Jesus, the safety catch. Where the hell was it?
Manwaring flattened himself behind O’Dell’s dead body, conscious that the porch light made him a perfect target.
Something clicked under his forefinger. The rifle went off, deafening him. Four shots, O’Dell had said. Manwaring fired again. Two to go, two before he was a sitting duck.
Shoot out the porch light, he told himself, then countermanded the thought. That would leave him with only one shot left. And what if he missed the light?
Another bullet struck O’Dell’s body. The sound and shock of impact made Manwaring fire wildly, once, twice, until the ammunition was gone.
In the silence that followed, he knew he had to move. There were only two choices, back into the house or to the pickup truck. The house, he decided, would be a trap if he couldn’t, find more ammunition.
He rolled away from the body, lurched to his feet and swung the rifle at the exposed light bulb, shattering it. Half blinded by the afterburn, he stumbled off the porch and dived behind the truck. He was reaching for the passenger-side door handle when he saw the flat tires.
Without hesitation, he ran back to the cabin, lunging across the threshold and slamming the door behind him. Still in motion, he swiped at the light switch and plunged the room into darkness.
Where was the phone? Jesus Christ. O’Dell didn’t have one. The sheriff had said so.
Find the ammunition then. But where? The crammed bookshelves came to mind, but that seemed like a hopeless task. The only cupboards he recalled were in the kitchen. He felt his way in that direction and banged his shins against the bottom step of the staircase.
Shit. Searching in the dark was hopeless. So stay by the door and use the rifle as a club if someone tries to come in, he thought. He felt his way back to where he’d started, found the door bolt, and threw it. Now, by God, the killer would have to make some serious noise. Or was there a back door? He closed his eyes momentarily, saw light flashes but no memory of a second entrance. That still left the windows to worry about.r />
He crept to one of the openings and looked out. There was enough moonlight to see all the way to the tree line. Nothing moved within his limited field of vision. He eased across the room to the other window. The view was the same, peaceful as far as the trees.
Feeling suddenly exhausted, Manwaring fetched one of the wicker chairs and placed it beside the door, next to the dog bed. He settled onto the cushion, conscious of the smell of cedar shavings from the dog mattress, and balanced the empty rifle across his knees.
He jumped, his heart thudding, when O’Dell’s refrigerator kicked in. As soon as his breathing returned to normal, he tried to read the face of his glow-in-the-dark watch. The damned numerals seemed to have run out of juice.
Think, for God’s sake. He’d arrived about eight, so it couldn’t be much after nine now. That meant the entire night still lay ahead.

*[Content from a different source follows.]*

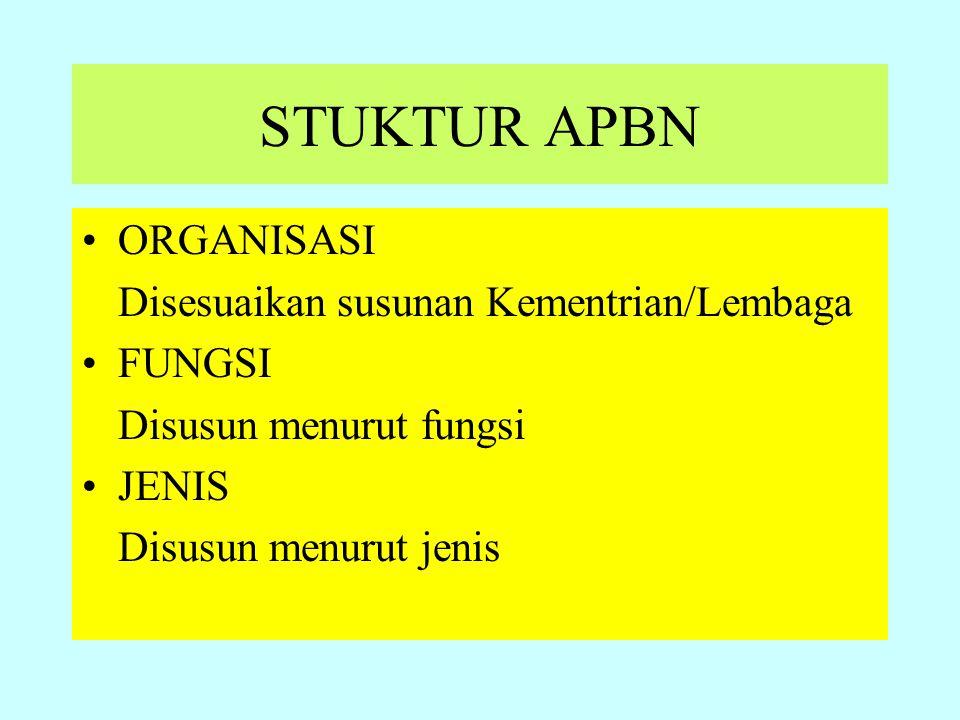 STUKTUR APBN ORGANISASI Disesuaikan susunan Kementrian/Lembaga FUNGSI Disusun menurut fungsi JENIS Disusun menurut jenis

He shook his head, trying to clear away the fear. The movement caused the wicker chair to creak ominously. To keep himself occupied, he began mentally counting off seconds. At three hundred he ran out of steam and tried thinking about Vicki instead. When his thoughts turned erotic, he eased to his feet, escaping the chair with a single creak, and leaned against the wall. He stood there for what seemed like hours, until his aching legs began to cramp.

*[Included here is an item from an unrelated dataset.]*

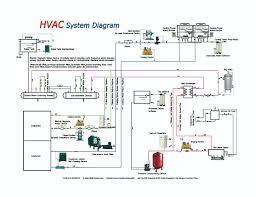 How To Design Home Hvac System by The Hvac System Diagram From Peide Hvacaqua Com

Out of the corner of his eye, he caught a glow coming from the kitchen area and moved toward it. Halfway there, he realized it was coming from the gas stove’s pilot light.
He used the beacon to read his watch. Jesus. It was only 9:30 and already he was exhausted. Did the killer feel the same way, or was he used to waiting? Maybe time was passing slowly for him, too. Maybe he was waiting for daylight to make his move.

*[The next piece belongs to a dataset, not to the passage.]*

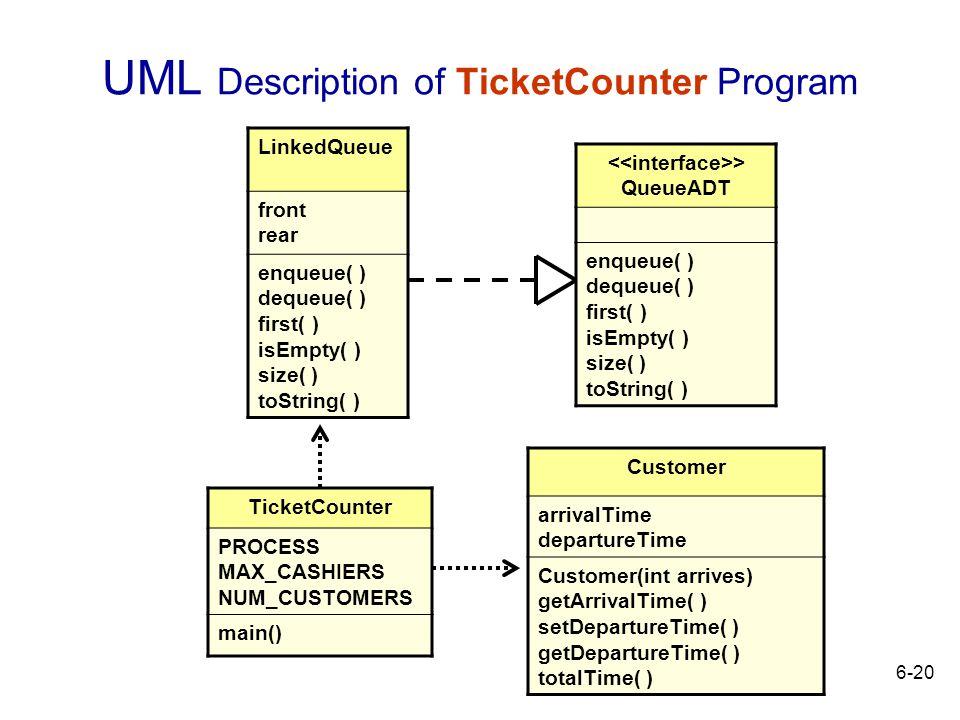 UML Description of TicketCounter Program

Manwaring shook his head. For all the killer knew, Manwaring had found more ammunition by now.
Manwaring turned the gas flame on high, giving himself light enough to search the kitchen drawers and cupboards. When he failed to find ammunition, he switched on the second burner. The blue light revealed no additional hiding places.
Where would I keep the bullets? he asked himself. In Los Angeles, he had a pistol by his bedside, like damn near everyone else in town.